May saw core inflation reach its highest level in 31 years, indicating that the Bank of England may need to raise interest rates beyond previous expectations.

Inflation rose to a new 31-year high in May, suggesting further interest rate rises will be needed to bring it under control.

Core inflation, which excludes volatile categories such as food and energy, increased to 7.1% during the month, while headline Consumer Prices Inflation stalled at 8.7%.

The data caught economists by surprise, as both the Bank of England and markets had expected the figures to show a fall in inflation.

It led to predictions that interest rates may have to rise to 6% to bring it back under control.

The figures came as the Bank’s Monetary Policy Committee (MPC) begins its two-day interest rate setting meeting, with some economists predicting it will now increase the Bank Rate by 0.5% – rather than the 0.25% previously expected – to 5% on Thursday.

Why is this happening?

While inflation is now falling in the US and Eurozone, it remains stubbornly high in the UK.

This is because inflation in the UK is now being driven by wage increases, rather than external factors, such as the conflict in Ukraine.

In fact, fuel price inflation, which had previously driven inflation up, fell from -8.9% to -13.1% in May, while the rate at which food prices are rising eased from 19.1% to 18.3%.

With inflation in the UK becoming more entrenched, it will take longer to tackle, and this means interest rates are likely to have to rise higher than previously expected.

But it is important to remember that if the Bank Rate does peak at 6%, this is only slightly higher than the 5.5% to 5.75% markets had previously been expecting, while some commentators think rates will only have to rise to 5.25%.

Despite today’s figures, economists continue to expect inflation to fall steeply in the second half of this year, enabling the MPC to begin cutting the Bank Rate during the first quarter of 2024.

What does this mean for mortgages?

The mortgage market is already responding to higher than expected inflation, with lenders withdrawing nearly 400 products for repricing during the past month.

The situation has pushed up the average cost of a two-year fixed rate mortgage up to 6.15%, while five-year ones now stand at 5.79%.

The recent large-scale reprising means much of the bad news has already been factored into mortgage rates, so they should not rise too much further in response to today’s news.

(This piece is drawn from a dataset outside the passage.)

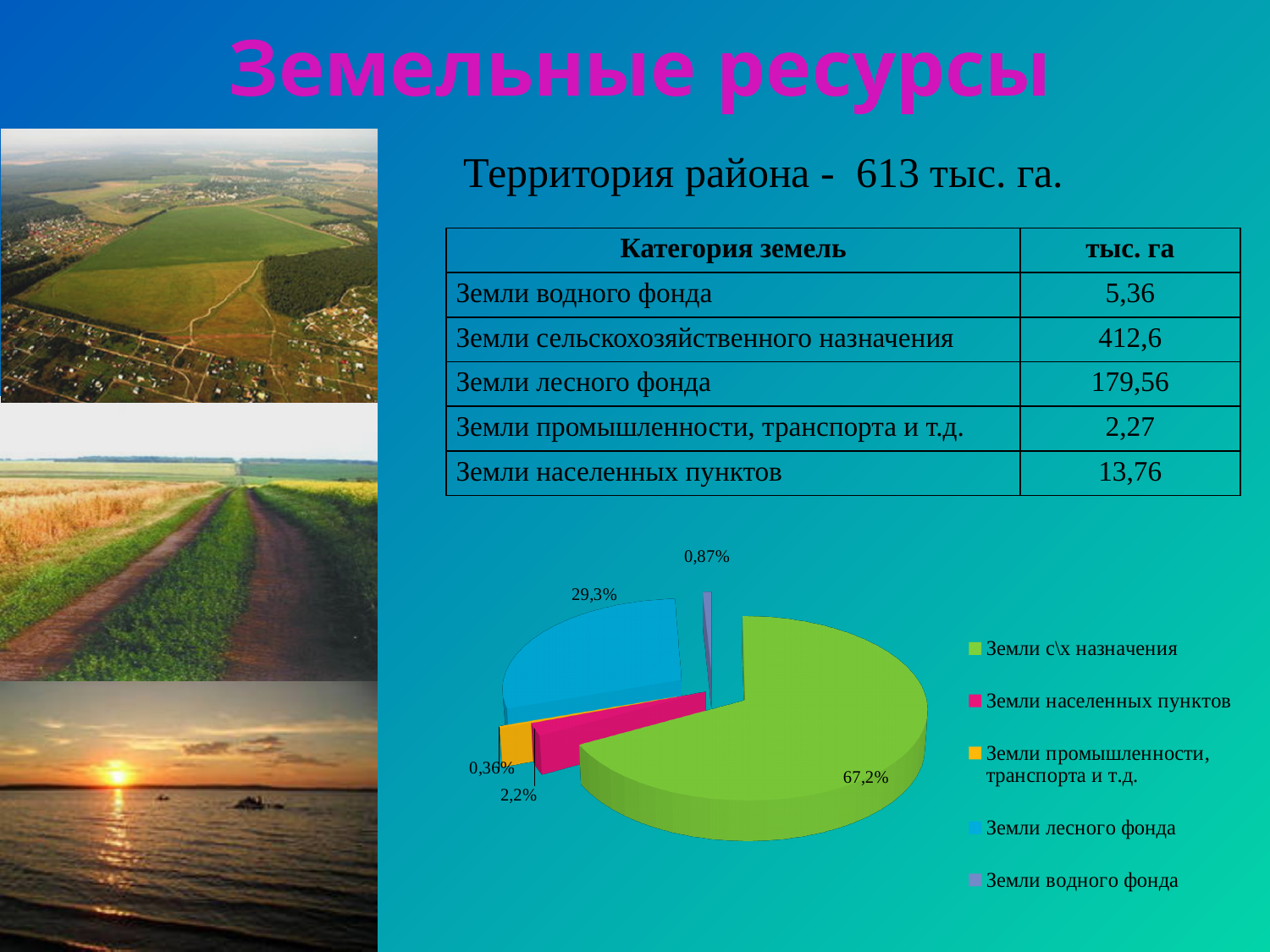
What kind of chart is shown on the slide? pie chart What colour is the Земли лесного фонда slice in the pie chart? blue What percentage is shown for Земли населенных пунктов in the pie chart? 2,2% What percentage is shown for Земли водного фонда in the pie chart? 0,87% What is the difference in percentage points between the Земли с\х назначения slice and the Земли лесного фонда slice? 37,9 What share of the pie chart is labelled for Земли с\х назначения? 67,2% Which category has the smallest slice in the pie chart? Земли промышленности, транспорта и т.д. What percentage is shown for Земли лесного фонда in the pie chart? 29,3% How many categories does the pie chart show? 5 What percentage is shown for Земли промышленности, транспорта и т.д. in the pie chart? 0,36% Which category has the largest slice in the pie chart? Земли с\х назначения Which slice is larger: Земли лесного фонда or Земли населенных пунктов? Земли лесного фонда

After increasing by nearly 1% during the past month, two-year Swap rates, upon which fixed rate deals are based, edged only fractionally higher in early trading.

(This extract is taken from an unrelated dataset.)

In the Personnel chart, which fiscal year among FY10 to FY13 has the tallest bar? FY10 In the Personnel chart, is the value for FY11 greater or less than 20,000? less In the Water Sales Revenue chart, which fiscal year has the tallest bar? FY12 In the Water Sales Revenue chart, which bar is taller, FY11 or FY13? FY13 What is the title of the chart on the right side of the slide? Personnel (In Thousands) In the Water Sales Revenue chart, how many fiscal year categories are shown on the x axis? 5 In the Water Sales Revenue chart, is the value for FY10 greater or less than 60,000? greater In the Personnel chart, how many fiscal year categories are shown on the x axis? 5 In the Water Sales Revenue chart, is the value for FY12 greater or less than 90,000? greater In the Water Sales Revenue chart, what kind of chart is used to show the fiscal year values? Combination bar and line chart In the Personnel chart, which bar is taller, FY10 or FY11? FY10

What should I do if I’m struggling with my mortgage?

Chancellor Jeremy Hunt today said he would ensure that banks were living up to the commitments they made to the government in December to help borrowers who got into difficulties.

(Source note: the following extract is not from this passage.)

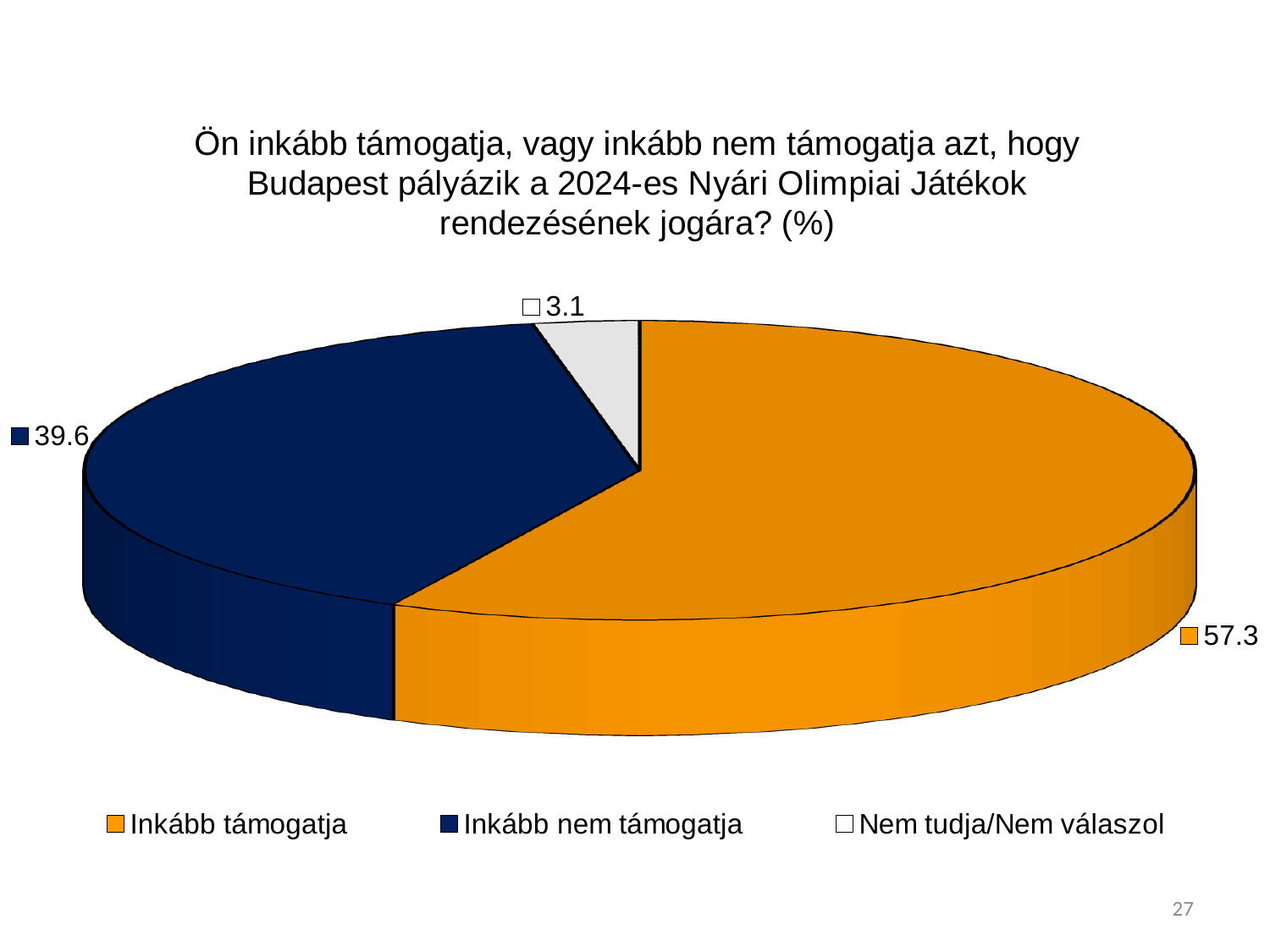
How many categories does the pie chart show? 3 What value is shown for "Inkább támogatja"? 57.3 What is the difference between the values for "Inkább támogatja" and "Inkább nem támogatja"? 17.7 What is the difference between the values for "Inkább nem támogatja" and "Nem tudja/Nem válaszol"? 36.5 What value is shown for "Nem tudja/Nem válaszol"? 3.1 Which is larger, the value for "Inkább nem támogatja" or the value for "Nem tudja/Nem válaszol"? Inkább nem támogatja What kind of chart is shown on the slide? Pie chart Which category has the largest slice of the pie? Inkább támogatja Which colour represents "Inkább nem támogatja" in the chart? Dark blue Which category has the smallest slice of the pie? Nem tudja/Nem válaszol How many entries does the legend list? 3 What value is shown for "Inkább nem támogatja"? 39.6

At the time, lenders agreed to be more flexible in the way they approached borrowers who have been impacted by the cost-of-living squeeze.

Alongside offering tailored support to those in difficulties, they also agreed to enable customers who were up to date with their payments to switch to a new mortgage deal without having to do another affordability test.

In addition, they pledged to ensure highly trained and experienced staff were on hand to help customers when needed.

If you are struggling to pay your mortgage, you should contact your lender as soon as possible.

Options to help you are likely to include increasing your mortgage term or switching you to an interest-only mortgage to help reduce your monthly repayments.

Your lender may also offer you a short-term payment holiday to give you some breathing space, although interest accrued during this time will be added to the total amount you owe.